### CONSIGNE
Indiquez si chacun des énoncés (a), (b) et (c) est conforme à l’extrait sur le rapport du GIEC, par oui ou par non, en citant textuellement les mots qui tranchent. (a) Le cinquième rapport du GIEC a paru en novembre 2014. (b) Les émissions mondiales de gaz à effet de serre doivent baisser de 40 à 70 % entre 2010 et 2030. (c) À Berne et à Genève, Parlements et Gouvernements ont pris conscience de l’urgence.

Cher-e-s ami-e-s,

Il y a six mois, en novembre 2014, le « groupe d’expert intergouvernemental sur l’évolution du climat » , le GIEC, publiait son cinquième rapport. Ce rapport contient une très mauvaise et une bonne nouvelle, la très mauvaise c’est que le réchauffement du climat s’accélère avec des impacts graves et étendues sur la santé, la biodiversité, la sécurité alimentaire et la sécurité tout court et qu’aujourd’hui il n’est pas certain que nous réussissions à maintenir la hausse globale des températures sous le seuil de 2°C. La bonne nouvelle c’est que nous avons encore les moyens de limiter le changement climatique. « Tout ce dont nous avons besoin, déclarait début novembre le vice-président du GIEC, c’est de la volonté de changer. » Pour garder le cap des 2°C, les émissions mondiales de gaz à effet de serre doivent être réduites de 40 à 70 % entre 2010 et 2050. Cela implique, entre autres, de se détourner massivement des énergies fossiles, d’améliorer fortement l’efficacité énergétique, de limiter la déforestation et donc d’investir des centaines de milliards d’ici 2030.

Or, à Berne, comme à Genève, Parlements et Gouvernemens n’ont pas pris conscience de l’urgence et se voilent la face. Ils continuent à être prêts à investir des milliards dans des projets qui contribuent à augmenter les émissions de gaz à effet de serre, que ce soit par exemple pour un deuxième tube routier à travers le Gothard, pour le développement de l’aéroport de Genève ou pour une traversée de la rade, alors qu’en même temps ils évoquent l’absence de moyens financiers suffisants pour développer plus rapidement les transports publics ou s’engager plus résolument dans la transition énergétique.

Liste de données

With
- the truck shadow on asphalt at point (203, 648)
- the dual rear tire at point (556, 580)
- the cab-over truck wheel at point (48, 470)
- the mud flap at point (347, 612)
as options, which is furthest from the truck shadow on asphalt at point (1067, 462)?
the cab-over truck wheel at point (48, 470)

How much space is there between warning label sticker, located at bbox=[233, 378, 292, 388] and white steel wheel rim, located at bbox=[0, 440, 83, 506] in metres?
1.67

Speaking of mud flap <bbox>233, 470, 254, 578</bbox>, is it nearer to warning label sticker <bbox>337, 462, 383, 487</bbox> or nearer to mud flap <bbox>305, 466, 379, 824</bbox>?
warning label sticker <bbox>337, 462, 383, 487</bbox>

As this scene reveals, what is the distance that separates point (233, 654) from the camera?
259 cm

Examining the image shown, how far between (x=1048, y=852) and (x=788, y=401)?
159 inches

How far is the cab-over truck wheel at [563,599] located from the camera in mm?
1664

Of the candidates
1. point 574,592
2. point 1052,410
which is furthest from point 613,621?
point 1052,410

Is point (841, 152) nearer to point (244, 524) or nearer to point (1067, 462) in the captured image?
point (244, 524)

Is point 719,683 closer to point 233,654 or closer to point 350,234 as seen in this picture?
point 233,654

### RÉPONSE ATTENDUE
(a) Oui : « en novembre 2014 », le GIEC « publiait son cinquième rapport ».
(b) Non : « réduites de 40 à 70 % entre 2010 et 2050 ».
(c) Non : « n’ont pas pris conscience de l’urgence ».